## EXCERPTED PASSAGE
▼

When applying for relief or protection from removal, an applicant has the burden of proof. INA § 240(c)(4)(A). In all applications for relief, the Court must first make a threshold determination of an applicant’s credibility. INA § 241(b)(3)(C); Matter of O-D-, 21 I&N Dec. 1079, 1081 (BIA 1998). Applications for relief made on or after May 11, 2005, are subject to the credibility assessment standards articulated in the REAL ID Act. Matter of S-B-, 24 I&N Dec. 42, 45 (BIA 2006).

In making a credibility determination, the Court considers the totality of the circumstances and all relevant factors. INA § 240(c)(4)(C); Matter of J-Y-C-, 24 I&N Dec. 260, 266 (BIA 2007). A credibility determination may be based on the applicant’s demeanor, candor, or responsiveness, and the inherent plausibility of his account. INA § 240(c)(4)(C). An applicant’s own testimony, without corroborating evidence, may be sufficient proof to support a fear-based application if that testimony is believable, consistent, and sufficiently detailed to provide a plausible and coherent account of the basis for his fear of persecution. 8 C.F.R. § 1208.13(a); Matter of Mogharrabi, 19 I&N Dec. 439, 445 (BIA 1987). However, “the weaker [a noncitizen’s] testimony, the greater the need for corroborative evidence.” Matter of Y-B-, 21 I&N Dec. 1136, 1139 (BIA 1998).

CASE LAW

Matter of H-C-R-C-, 28 I&N Dec. 809 (BIA 2024)

(1) Applicants bear the burden of establishing their own credibility, and no statute or legal
precedent compels an Immigration Judge to conclude that an applicant’s testimony is
credible.

(2) Rape is sufficiently severe to constitute torture and can never be a lawful sanction
under the Convention Against Torture.

 

Matter of B-, 21 I&N Dec. 66 (BIA 1995)   

FULL DECISION                               BIA Declines to Adopt Adverse Cred Finding

Under the circumstances of this case, where an asylum applicant's testimony was plausible, detailed, internally consistent, consistent with the asylum application, and unembellished during the applicant's repeated relating of events in a probing cross-examination, the Board declines to adopt the Immigration Judge's adverse credibility finding.

 

In Matter of B-Y-, 25 I&N Dec. 236 (BIA 2010)              (PDF

(1) In making a frivolousness determination, an Immigration Judge may incorporate by reference any factual findings made in support of an adverse credibility finding, so long as the Immigration Judge makes explicit findings that the incredible aspects of the asylum application were material and were deliberately fabricated. Matter of Y-L-, 24 I&N Dec. 151 (BIA 2007), clarified.

▲

## RAW DATA
▼

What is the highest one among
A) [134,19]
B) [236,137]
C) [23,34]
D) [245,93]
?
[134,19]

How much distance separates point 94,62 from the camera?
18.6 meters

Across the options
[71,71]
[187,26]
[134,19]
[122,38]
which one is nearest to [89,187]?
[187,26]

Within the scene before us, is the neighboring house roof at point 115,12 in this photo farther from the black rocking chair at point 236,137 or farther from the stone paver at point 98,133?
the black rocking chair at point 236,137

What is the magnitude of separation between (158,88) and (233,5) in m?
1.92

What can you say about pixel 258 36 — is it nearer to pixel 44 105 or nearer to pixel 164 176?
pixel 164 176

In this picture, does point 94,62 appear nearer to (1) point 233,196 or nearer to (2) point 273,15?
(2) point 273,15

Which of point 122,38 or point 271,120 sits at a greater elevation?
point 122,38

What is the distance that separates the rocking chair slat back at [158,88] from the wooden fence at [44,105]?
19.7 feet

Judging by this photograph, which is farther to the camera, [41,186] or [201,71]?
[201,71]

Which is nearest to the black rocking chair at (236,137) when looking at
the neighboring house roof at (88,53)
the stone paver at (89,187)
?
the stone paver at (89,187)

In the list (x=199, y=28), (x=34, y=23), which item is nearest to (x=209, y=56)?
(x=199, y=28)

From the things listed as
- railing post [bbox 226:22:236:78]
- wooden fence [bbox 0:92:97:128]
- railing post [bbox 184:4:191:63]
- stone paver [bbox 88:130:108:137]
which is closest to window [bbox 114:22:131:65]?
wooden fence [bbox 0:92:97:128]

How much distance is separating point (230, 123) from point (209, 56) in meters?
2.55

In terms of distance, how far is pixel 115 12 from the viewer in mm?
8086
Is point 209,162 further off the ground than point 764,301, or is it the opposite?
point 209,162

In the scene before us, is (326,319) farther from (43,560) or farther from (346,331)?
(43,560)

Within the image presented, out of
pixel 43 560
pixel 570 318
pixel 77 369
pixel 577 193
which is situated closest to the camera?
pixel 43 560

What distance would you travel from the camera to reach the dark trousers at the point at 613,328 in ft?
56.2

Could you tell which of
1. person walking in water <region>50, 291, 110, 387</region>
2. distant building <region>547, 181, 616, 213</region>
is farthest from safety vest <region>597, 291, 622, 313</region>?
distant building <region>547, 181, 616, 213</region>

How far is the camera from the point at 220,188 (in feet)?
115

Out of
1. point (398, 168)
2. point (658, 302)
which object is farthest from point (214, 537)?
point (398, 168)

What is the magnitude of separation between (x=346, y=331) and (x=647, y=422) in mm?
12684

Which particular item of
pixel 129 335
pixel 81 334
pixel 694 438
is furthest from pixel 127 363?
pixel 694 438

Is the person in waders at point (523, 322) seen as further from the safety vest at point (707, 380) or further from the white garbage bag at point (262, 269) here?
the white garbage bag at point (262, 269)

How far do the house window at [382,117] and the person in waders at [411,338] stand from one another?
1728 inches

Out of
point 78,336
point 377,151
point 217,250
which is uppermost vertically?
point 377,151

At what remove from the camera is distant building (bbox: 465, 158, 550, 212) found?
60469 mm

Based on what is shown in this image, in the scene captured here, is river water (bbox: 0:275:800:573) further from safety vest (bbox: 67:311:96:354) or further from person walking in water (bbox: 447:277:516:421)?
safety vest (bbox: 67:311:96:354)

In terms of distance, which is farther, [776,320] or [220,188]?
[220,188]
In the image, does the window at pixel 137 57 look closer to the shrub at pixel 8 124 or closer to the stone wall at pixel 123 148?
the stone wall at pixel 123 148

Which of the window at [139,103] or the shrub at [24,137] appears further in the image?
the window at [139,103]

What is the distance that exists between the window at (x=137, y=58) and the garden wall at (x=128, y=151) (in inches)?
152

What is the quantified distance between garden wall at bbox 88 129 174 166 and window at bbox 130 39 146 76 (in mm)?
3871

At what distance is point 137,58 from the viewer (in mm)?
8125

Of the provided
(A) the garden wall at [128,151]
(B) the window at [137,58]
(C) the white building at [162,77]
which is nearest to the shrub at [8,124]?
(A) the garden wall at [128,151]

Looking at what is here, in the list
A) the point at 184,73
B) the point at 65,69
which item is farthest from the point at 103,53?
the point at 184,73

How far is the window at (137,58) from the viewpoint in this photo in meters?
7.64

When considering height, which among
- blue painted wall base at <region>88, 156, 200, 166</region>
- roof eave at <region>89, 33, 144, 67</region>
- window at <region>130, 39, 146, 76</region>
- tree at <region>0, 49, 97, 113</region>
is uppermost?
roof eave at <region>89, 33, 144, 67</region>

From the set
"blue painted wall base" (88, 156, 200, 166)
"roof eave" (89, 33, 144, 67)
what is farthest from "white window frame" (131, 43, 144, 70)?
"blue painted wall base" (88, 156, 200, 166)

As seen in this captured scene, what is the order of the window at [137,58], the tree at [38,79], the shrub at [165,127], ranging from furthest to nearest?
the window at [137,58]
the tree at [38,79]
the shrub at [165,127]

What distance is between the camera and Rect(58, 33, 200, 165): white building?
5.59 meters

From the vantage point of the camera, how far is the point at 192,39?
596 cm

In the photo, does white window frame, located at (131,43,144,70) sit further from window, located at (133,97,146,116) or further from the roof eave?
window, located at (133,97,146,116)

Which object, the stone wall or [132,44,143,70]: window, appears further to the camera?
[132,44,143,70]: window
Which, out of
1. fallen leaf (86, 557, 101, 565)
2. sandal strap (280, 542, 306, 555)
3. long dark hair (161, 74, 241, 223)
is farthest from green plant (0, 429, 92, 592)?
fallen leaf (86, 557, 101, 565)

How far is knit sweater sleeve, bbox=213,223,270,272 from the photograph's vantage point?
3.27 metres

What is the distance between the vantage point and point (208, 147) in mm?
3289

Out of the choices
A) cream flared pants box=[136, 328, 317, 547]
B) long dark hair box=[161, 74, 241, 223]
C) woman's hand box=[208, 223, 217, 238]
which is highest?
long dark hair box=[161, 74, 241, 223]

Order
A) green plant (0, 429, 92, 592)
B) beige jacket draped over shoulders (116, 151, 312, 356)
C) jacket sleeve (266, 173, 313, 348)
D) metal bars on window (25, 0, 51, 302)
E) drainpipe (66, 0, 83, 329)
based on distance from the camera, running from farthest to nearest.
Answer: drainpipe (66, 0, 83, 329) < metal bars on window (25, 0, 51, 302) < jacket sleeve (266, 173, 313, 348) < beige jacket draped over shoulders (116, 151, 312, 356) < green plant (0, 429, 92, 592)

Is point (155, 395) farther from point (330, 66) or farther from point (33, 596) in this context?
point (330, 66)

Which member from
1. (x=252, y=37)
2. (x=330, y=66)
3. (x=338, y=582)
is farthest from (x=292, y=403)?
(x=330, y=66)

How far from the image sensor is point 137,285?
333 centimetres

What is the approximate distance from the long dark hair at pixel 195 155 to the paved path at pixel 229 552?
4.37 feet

▲

## WORK TO COMPLETE
A. Transcribe the part of the credibility passage that opens with the words "(1) Applicants bear" and closes with "Convention Against Torture.".
B. Translate this sentence from the credibility passage into Spanish: "In making a credibility determination, the Court considers the totality of the circumstances and all relevant factors."
The data above stands apart from the credibility passage.

## SOLUTIONS TO EACH TASK
A.
(1) Applicants bear the burden of establishing their own credibility, and no statute or legal
precedent compels an Immigration Judge to conclude that an applicant’s testimony is
credible.

(2) Rape is sufficiently severe to constitute torture and can never be a lawful sanction
under the Convention Against Torture.

B. Al tomar una determinación sobre la credibilidad, el Tribunal considera la totalidad de las circunstancias y todos los factores pertinentes.